## Begin Material provided
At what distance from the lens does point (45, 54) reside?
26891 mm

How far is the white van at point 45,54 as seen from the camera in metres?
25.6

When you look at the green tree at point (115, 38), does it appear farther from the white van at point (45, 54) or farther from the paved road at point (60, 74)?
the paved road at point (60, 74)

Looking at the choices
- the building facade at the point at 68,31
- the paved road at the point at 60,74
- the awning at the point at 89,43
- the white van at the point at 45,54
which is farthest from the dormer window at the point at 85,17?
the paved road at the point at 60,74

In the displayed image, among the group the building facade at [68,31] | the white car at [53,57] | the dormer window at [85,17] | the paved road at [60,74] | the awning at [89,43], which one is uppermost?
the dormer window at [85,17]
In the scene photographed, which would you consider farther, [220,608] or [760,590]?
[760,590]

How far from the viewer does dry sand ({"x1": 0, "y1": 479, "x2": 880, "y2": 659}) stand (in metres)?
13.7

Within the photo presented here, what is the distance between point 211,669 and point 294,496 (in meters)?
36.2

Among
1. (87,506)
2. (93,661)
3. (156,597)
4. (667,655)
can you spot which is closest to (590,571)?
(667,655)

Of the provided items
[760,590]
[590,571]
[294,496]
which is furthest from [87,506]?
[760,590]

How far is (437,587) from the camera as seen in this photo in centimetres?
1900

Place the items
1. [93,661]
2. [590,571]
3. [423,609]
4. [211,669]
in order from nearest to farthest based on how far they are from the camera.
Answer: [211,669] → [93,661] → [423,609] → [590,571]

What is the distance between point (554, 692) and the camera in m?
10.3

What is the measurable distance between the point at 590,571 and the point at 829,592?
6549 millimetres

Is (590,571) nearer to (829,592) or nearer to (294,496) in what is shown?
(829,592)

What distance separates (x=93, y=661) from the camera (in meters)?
## End Material provided
Please reproduce verbatim the lines of the material above, starting with the line that contains "What is the distance between point (554, 692)" and going on through the last line of the material.

What is the distance between point (554, 692) and the camera in m?
10.3

What is the measurable distance between the point at 590,571 and the point at 829,592?
6549 millimetres

Is (590,571) nearer to (829,592) or nearer to (294,496) in what is shown?
(829,592)

What distance separates (x=93, y=661) from the camera (in meters)?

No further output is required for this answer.